LISTED RECORDS:
━━━━━━━━━━━━━━━━
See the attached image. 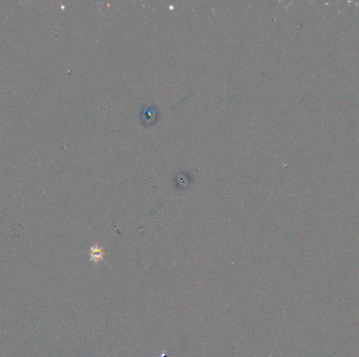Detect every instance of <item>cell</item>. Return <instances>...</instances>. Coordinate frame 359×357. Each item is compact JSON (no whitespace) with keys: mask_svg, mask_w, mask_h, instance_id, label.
Wrapping results in <instances>:
<instances>
[{"mask_svg":"<svg viewBox=\"0 0 359 357\" xmlns=\"http://www.w3.org/2000/svg\"><path fill=\"white\" fill-rule=\"evenodd\" d=\"M89 256H90V262L93 264H97L99 262H104L105 264H107L104 259V251L98 244L90 246Z\"/></svg>","mask_w":359,"mask_h":357,"instance_id":"obj_1","label":"cell"}]
</instances>
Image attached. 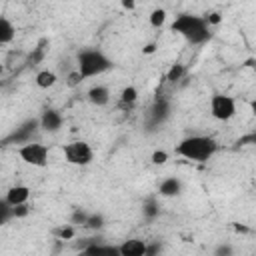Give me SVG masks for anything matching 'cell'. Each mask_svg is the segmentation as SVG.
Segmentation results:
<instances>
[{
  "instance_id": "cell-1",
  "label": "cell",
  "mask_w": 256,
  "mask_h": 256,
  "mask_svg": "<svg viewBox=\"0 0 256 256\" xmlns=\"http://www.w3.org/2000/svg\"><path fill=\"white\" fill-rule=\"evenodd\" d=\"M172 32L184 36L190 44H204L210 38V24L206 22V18L196 16V14H180L174 18Z\"/></svg>"
},
{
  "instance_id": "cell-2",
  "label": "cell",
  "mask_w": 256,
  "mask_h": 256,
  "mask_svg": "<svg viewBox=\"0 0 256 256\" xmlns=\"http://www.w3.org/2000/svg\"><path fill=\"white\" fill-rule=\"evenodd\" d=\"M218 152V142L210 136H188L178 142L176 154L192 160V162H206Z\"/></svg>"
},
{
  "instance_id": "cell-3",
  "label": "cell",
  "mask_w": 256,
  "mask_h": 256,
  "mask_svg": "<svg viewBox=\"0 0 256 256\" xmlns=\"http://www.w3.org/2000/svg\"><path fill=\"white\" fill-rule=\"evenodd\" d=\"M78 74L82 80H88V78H96L104 72H108L114 64L112 60L98 48H84L78 52Z\"/></svg>"
},
{
  "instance_id": "cell-4",
  "label": "cell",
  "mask_w": 256,
  "mask_h": 256,
  "mask_svg": "<svg viewBox=\"0 0 256 256\" xmlns=\"http://www.w3.org/2000/svg\"><path fill=\"white\" fill-rule=\"evenodd\" d=\"M18 156H20L26 164H30V166L44 168V166H48L50 150H48V146L42 144V142H32V140H28V142H24V144L18 148Z\"/></svg>"
},
{
  "instance_id": "cell-5",
  "label": "cell",
  "mask_w": 256,
  "mask_h": 256,
  "mask_svg": "<svg viewBox=\"0 0 256 256\" xmlns=\"http://www.w3.org/2000/svg\"><path fill=\"white\" fill-rule=\"evenodd\" d=\"M64 158L68 164H74V166H88L94 158V152L90 148L88 142L84 140H76V142H70L64 146Z\"/></svg>"
},
{
  "instance_id": "cell-6",
  "label": "cell",
  "mask_w": 256,
  "mask_h": 256,
  "mask_svg": "<svg viewBox=\"0 0 256 256\" xmlns=\"http://www.w3.org/2000/svg\"><path fill=\"white\" fill-rule=\"evenodd\" d=\"M210 114L220 122L230 120L236 114V100L226 94H214L210 98Z\"/></svg>"
},
{
  "instance_id": "cell-7",
  "label": "cell",
  "mask_w": 256,
  "mask_h": 256,
  "mask_svg": "<svg viewBox=\"0 0 256 256\" xmlns=\"http://www.w3.org/2000/svg\"><path fill=\"white\" fill-rule=\"evenodd\" d=\"M38 126H40L42 130H46V132H58L60 126H62V114H60L58 110L48 108V110L42 112V116H40V120H38Z\"/></svg>"
},
{
  "instance_id": "cell-8",
  "label": "cell",
  "mask_w": 256,
  "mask_h": 256,
  "mask_svg": "<svg viewBox=\"0 0 256 256\" xmlns=\"http://www.w3.org/2000/svg\"><path fill=\"white\" fill-rule=\"evenodd\" d=\"M118 254L120 256H146V242L132 238V240H124L118 246Z\"/></svg>"
},
{
  "instance_id": "cell-9",
  "label": "cell",
  "mask_w": 256,
  "mask_h": 256,
  "mask_svg": "<svg viewBox=\"0 0 256 256\" xmlns=\"http://www.w3.org/2000/svg\"><path fill=\"white\" fill-rule=\"evenodd\" d=\"M30 198V188L26 184H16L12 188H8L6 192V202L10 206H18V204H26Z\"/></svg>"
},
{
  "instance_id": "cell-10",
  "label": "cell",
  "mask_w": 256,
  "mask_h": 256,
  "mask_svg": "<svg viewBox=\"0 0 256 256\" xmlns=\"http://www.w3.org/2000/svg\"><path fill=\"white\" fill-rule=\"evenodd\" d=\"M86 96H88V102L94 104V106H106L110 102V90L106 86H102V84L92 86Z\"/></svg>"
},
{
  "instance_id": "cell-11",
  "label": "cell",
  "mask_w": 256,
  "mask_h": 256,
  "mask_svg": "<svg viewBox=\"0 0 256 256\" xmlns=\"http://www.w3.org/2000/svg\"><path fill=\"white\" fill-rule=\"evenodd\" d=\"M158 192L160 196H166V198H172V196H178L182 192V182L176 178V176H168L160 182L158 186Z\"/></svg>"
},
{
  "instance_id": "cell-12",
  "label": "cell",
  "mask_w": 256,
  "mask_h": 256,
  "mask_svg": "<svg viewBox=\"0 0 256 256\" xmlns=\"http://www.w3.org/2000/svg\"><path fill=\"white\" fill-rule=\"evenodd\" d=\"M168 114H170V106H168V102L164 100V98H158L156 100V104H154V108H152V124H160V122H164L166 118H168Z\"/></svg>"
},
{
  "instance_id": "cell-13",
  "label": "cell",
  "mask_w": 256,
  "mask_h": 256,
  "mask_svg": "<svg viewBox=\"0 0 256 256\" xmlns=\"http://www.w3.org/2000/svg\"><path fill=\"white\" fill-rule=\"evenodd\" d=\"M98 238H90V246H86V248H82L86 254H96V256H100V254H108V256H116L118 254V246H104V244H98L96 242Z\"/></svg>"
},
{
  "instance_id": "cell-14",
  "label": "cell",
  "mask_w": 256,
  "mask_h": 256,
  "mask_svg": "<svg viewBox=\"0 0 256 256\" xmlns=\"http://www.w3.org/2000/svg\"><path fill=\"white\" fill-rule=\"evenodd\" d=\"M16 36V28L14 24L6 18V16H0V44H10Z\"/></svg>"
},
{
  "instance_id": "cell-15",
  "label": "cell",
  "mask_w": 256,
  "mask_h": 256,
  "mask_svg": "<svg viewBox=\"0 0 256 256\" xmlns=\"http://www.w3.org/2000/svg\"><path fill=\"white\" fill-rule=\"evenodd\" d=\"M136 100H138V90L134 86H126L122 90V94H120V108L130 110L136 104Z\"/></svg>"
},
{
  "instance_id": "cell-16",
  "label": "cell",
  "mask_w": 256,
  "mask_h": 256,
  "mask_svg": "<svg viewBox=\"0 0 256 256\" xmlns=\"http://www.w3.org/2000/svg\"><path fill=\"white\" fill-rule=\"evenodd\" d=\"M56 74L52 72V70H40L38 74H36V86L38 88H52L54 84H56Z\"/></svg>"
},
{
  "instance_id": "cell-17",
  "label": "cell",
  "mask_w": 256,
  "mask_h": 256,
  "mask_svg": "<svg viewBox=\"0 0 256 256\" xmlns=\"http://www.w3.org/2000/svg\"><path fill=\"white\" fill-rule=\"evenodd\" d=\"M164 22H166V10H164V8H154V10L150 12V24H152L154 28H162Z\"/></svg>"
},
{
  "instance_id": "cell-18",
  "label": "cell",
  "mask_w": 256,
  "mask_h": 256,
  "mask_svg": "<svg viewBox=\"0 0 256 256\" xmlns=\"http://www.w3.org/2000/svg\"><path fill=\"white\" fill-rule=\"evenodd\" d=\"M184 74H186V66L184 64H172V68L166 74V80L168 82H178V80H182Z\"/></svg>"
},
{
  "instance_id": "cell-19",
  "label": "cell",
  "mask_w": 256,
  "mask_h": 256,
  "mask_svg": "<svg viewBox=\"0 0 256 256\" xmlns=\"http://www.w3.org/2000/svg\"><path fill=\"white\" fill-rule=\"evenodd\" d=\"M84 226L90 228V230H100V228L104 226V216H102V214H90V216L86 218Z\"/></svg>"
},
{
  "instance_id": "cell-20",
  "label": "cell",
  "mask_w": 256,
  "mask_h": 256,
  "mask_svg": "<svg viewBox=\"0 0 256 256\" xmlns=\"http://www.w3.org/2000/svg\"><path fill=\"white\" fill-rule=\"evenodd\" d=\"M12 218V206L6 202V198L4 200H0V228L8 222Z\"/></svg>"
},
{
  "instance_id": "cell-21",
  "label": "cell",
  "mask_w": 256,
  "mask_h": 256,
  "mask_svg": "<svg viewBox=\"0 0 256 256\" xmlns=\"http://www.w3.org/2000/svg\"><path fill=\"white\" fill-rule=\"evenodd\" d=\"M54 234H56L58 238H62V240H72L74 234H76V230H74V224H68V226H60V228H56Z\"/></svg>"
},
{
  "instance_id": "cell-22",
  "label": "cell",
  "mask_w": 256,
  "mask_h": 256,
  "mask_svg": "<svg viewBox=\"0 0 256 256\" xmlns=\"http://www.w3.org/2000/svg\"><path fill=\"white\" fill-rule=\"evenodd\" d=\"M156 214H158V204H156L154 198H148V200L144 202V216H146V218H154Z\"/></svg>"
},
{
  "instance_id": "cell-23",
  "label": "cell",
  "mask_w": 256,
  "mask_h": 256,
  "mask_svg": "<svg viewBox=\"0 0 256 256\" xmlns=\"http://www.w3.org/2000/svg\"><path fill=\"white\" fill-rule=\"evenodd\" d=\"M150 160H152V164L162 166V164H166V160H168V152H166V150H154L152 156H150Z\"/></svg>"
},
{
  "instance_id": "cell-24",
  "label": "cell",
  "mask_w": 256,
  "mask_h": 256,
  "mask_svg": "<svg viewBox=\"0 0 256 256\" xmlns=\"http://www.w3.org/2000/svg\"><path fill=\"white\" fill-rule=\"evenodd\" d=\"M86 218H88V214L84 212V210H74V214H72V218H70V224H82L84 226V222H86Z\"/></svg>"
},
{
  "instance_id": "cell-25",
  "label": "cell",
  "mask_w": 256,
  "mask_h": 256,
  "mask_svg": "<svg viewBox=\"0 0 256 256\" xmlns=\"http://www.w3.org/2000/svg\"><path fill=\"white\" fill-rule=\"evenodd\" d=\"M30 212V208L26 204H18V206H12V218H22Z\"/></svg>"
},
{
  "instance_id": "cell-26",
  "label": "cell",
  "mask_w": 256,
  "mask_h": 256,
  "mask_svg": "<svg viewBox=\"0 0 256 256\" xmlns=\"http://www.w3.org/2000/svg\"><path fill=\"white\" fill-rule=\"evenodd\" d=\"M80 82H82V78H80L78 70H76V72H72V74L68 76V86H76V84H80Z\"/></svg>"
},
{
  "instance_id": "cell-27",
  "label": "cell",
  "mask_w": 256,
  "mask_h": 256,
  "mask_svg": "<svg viewBox=\"0 0 256 256\" xmlns=\"http://www.w3.org/2000/svg\"><path fill=\"white\" fill-rule=\"evenodd\" d=\"M220 20H222V18H220V14H218V12H212V14L206 18V22H208V24H218Z\"/></svg>"
},
{
  "instance_id": "cell-28",
  "label": "cell",
  "mask_w": 256,
  "mask_h": 256,
  "mask_svg": "<svg viewBox=\"0 0 256 256\" xmlns=\"http://www.w3.org/2000/svg\"><path fill=\"white\" fill-rule=\"evenodd\" d=\"M122 6L128 8V10H132V8L136 6V2H134V0H122Z\"/></svg>"
},
{
  "instance_id": "cell-29",
  "label": "cell",
  "mask_w": 256,
  "mask_h": 256,
  "mask_svg": "<svg viewBox=\"0 0 256 256\" xmlns=\"http://www.w3.org/2000/svg\"><path fill=\"white\" fill-rule=\"evenodd\" d=\"M216 252H218V254H230V252H232V250H230V248H228V246H222V248H218V250H216Z\"/></svg>"
},
{
  "instance_id": "cell-30",
  "label": "cell",
  "mask_w": 256,
  "mask_h": 256,
  "mask_svg": "<svg viewBox=\"0 0 256 256\" xmlns=\"http://www.w3.org/2000/svg\"><path fill=\"white\" fill-rule=\"evenodd\" d=\"M144 52H146V54H150V52H154V44H148V46L144 48Z\"/></svg>"
},
{
  "instance_id": "cell-31",
  "label": "cell",
  "mask_w": 256,
  "mask_h": 256,
  "mask_svg": "<svg viewBox=\"0 0 256 256\" xmlns=\"http://www.w3.org/2000/svg\"><path fill=\"white\" fill-rule=\"evenodd\" d=\"M2 72H4V66H2V64H0V74H2Z\"/></svg>"
},
{
  "instance_id": "cell-32",
  "label": "cell",
  "mask_w": 256,
  "mask_h": 256,
  "mask_svg": "<svg viewBox=\"0 0 256 256\" xmlns=\"http://www.w3.org/2000/svg\"><path fill=\"white\" fill-rule=\"evenodd\" d=\"M0 168H2V164H0Z\"/></svg>"
}]
</instances>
━━━━━━━━━━━━━━━━
REQUIREMENTS: List each line from the entries above that includes the word "results".

SOLVED PROBLEM:
Wrapping results in <instances>:
Segmentation results:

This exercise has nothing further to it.